Part 16

10.3K 466 176
                                    

Meghan Polinsky's POV.
Day 5, late night

Stop thinking like that Meghan. But if I had an option to surrender to Lucas... would I?

What made this worse was I think I would. I felt something for him. Something I never felt for Nico. I could only imagine how horrible he'd feel right now though. Thinking his girlfriend was dead in a plane crash. I don't think my assumed love for him would let me cheat on him while he thinks I'm dead. I don't think I could do that to someone as a human being. It was just so wrong.

"Lucas I don't think... not yet at least," I said barely forming words with his proximity. He was still in between my legs and I couldn't think straight seeing his eyes sparkle in the moonlight. "Has your boyfriend ever treated you right?" Lucas said seriously.

"What do you mean?" I questioned trying not to look at him directly.

"If you were mine. I'd treat you so well. Not just in bed but I would love you with every fiber of my being and I would take care of you. I'd give myself to you completely." Lucas was sincere. No one has ever made me feel this way. Nico never said things like this to me. He often ignores me when I'd try to fish a compliment from him. And when I get off this raft. I know I want to have Lucas still in my life. Boyfriend or not. I won't leave him, he means to much to me.

Completely forgetting about Nico, I brought my hands up to his jaw and lightly traced my finger along his sharp line. We were inches away and he sat in between my legs staring intently into my eyes.

"I really like you, Meghan. And I don't want to get in the way of you and your boyfriend if you really care for him. But just know, you mean everything to me and I won't just willingly stop fighting for you, even if we are stranded on a raft in the middle of nowhere with a crazy old man and two little kids we don't know how to take care of. I want you. And call me selfish but I won't stop until I get what I want." Lucas breathed.

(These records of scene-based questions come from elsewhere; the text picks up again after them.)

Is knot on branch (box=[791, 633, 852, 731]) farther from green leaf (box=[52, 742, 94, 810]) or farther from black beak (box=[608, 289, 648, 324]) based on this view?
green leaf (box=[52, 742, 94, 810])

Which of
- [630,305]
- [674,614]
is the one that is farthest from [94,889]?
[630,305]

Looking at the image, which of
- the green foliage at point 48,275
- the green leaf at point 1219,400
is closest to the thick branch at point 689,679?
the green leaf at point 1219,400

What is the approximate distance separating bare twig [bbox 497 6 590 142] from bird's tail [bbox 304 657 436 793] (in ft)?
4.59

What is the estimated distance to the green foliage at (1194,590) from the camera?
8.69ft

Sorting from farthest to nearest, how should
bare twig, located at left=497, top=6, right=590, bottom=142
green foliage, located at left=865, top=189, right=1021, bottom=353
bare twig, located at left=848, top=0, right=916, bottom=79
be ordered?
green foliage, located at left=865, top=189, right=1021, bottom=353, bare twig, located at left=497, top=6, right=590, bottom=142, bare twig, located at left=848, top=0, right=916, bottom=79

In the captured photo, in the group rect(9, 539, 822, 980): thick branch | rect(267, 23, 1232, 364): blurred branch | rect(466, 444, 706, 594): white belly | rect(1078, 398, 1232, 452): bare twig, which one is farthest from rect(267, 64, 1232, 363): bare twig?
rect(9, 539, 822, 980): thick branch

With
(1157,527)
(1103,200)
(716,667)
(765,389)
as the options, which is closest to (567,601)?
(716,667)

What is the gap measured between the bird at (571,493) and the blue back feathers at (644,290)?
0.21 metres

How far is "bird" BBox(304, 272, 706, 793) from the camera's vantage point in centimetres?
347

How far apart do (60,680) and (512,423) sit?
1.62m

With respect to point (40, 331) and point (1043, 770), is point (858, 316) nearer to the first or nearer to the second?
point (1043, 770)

His confessions brought butterflies to my stomach and my heart welled up in my chest. What was this boy doing to me? As I held his face in my hands I pulled him close enough to wear our lips were touching again and whispered. "I don't want to think about my boyfriend anymore. You're right he treated me badly. I haven't realized that until I met you. Yes, it's only been a few days but I feel a connection to you I can't quite decipher. Believe me, I want you to. But it's hard. I can't just be with you while my boyfriend sits probably alone at home thinking I'm dead. That seems too wrong to do to someone. But I want you so much. Believe me, you have no idea." As I was saying this I still brought him closer. Thinking of Nico, my body aches harder for Lucas. The more I talked about Nico, the more I pulled Lucas closer for comfort. Lucas made me feel. Nico didn't.

My choice was obvious about who I wanted. But Nico was holding me back. My thoughts roamed to Taylor. She always hated him. She claimed he's cheated on me many times but I never believed her. I thought Nico was better than that. That's what I thought.

He'd always ditch me before a date. He'd always flirt with other women. Especially in front of me. How could I be so stupid? Suddenly it dawned on me.

My boyfriend was a filthy, lying, cheating and disgusting excuse of a man.

Wasting no time, all thoughts of Nico flew out the window and were replaced with Lucas. My Lucas. I grabbed onto his brown hair and pulled him to me. Our lips connected and he wasted no time responding.

Our lips moved perfectly together. It was a gentle kiss, it wasn't rough but it showed how much it meant to us. We were careful as the kiss left a giddy feeling in my heart. I knew I wanted this.

Proceeding to pull him impossibly closer, he flipped us around so I sat atop of him not even breaking our kiss. Our chests were pressed together and his arms wrapped around me tightly, protectively. I felt at home in his arms. I felt warm and safe.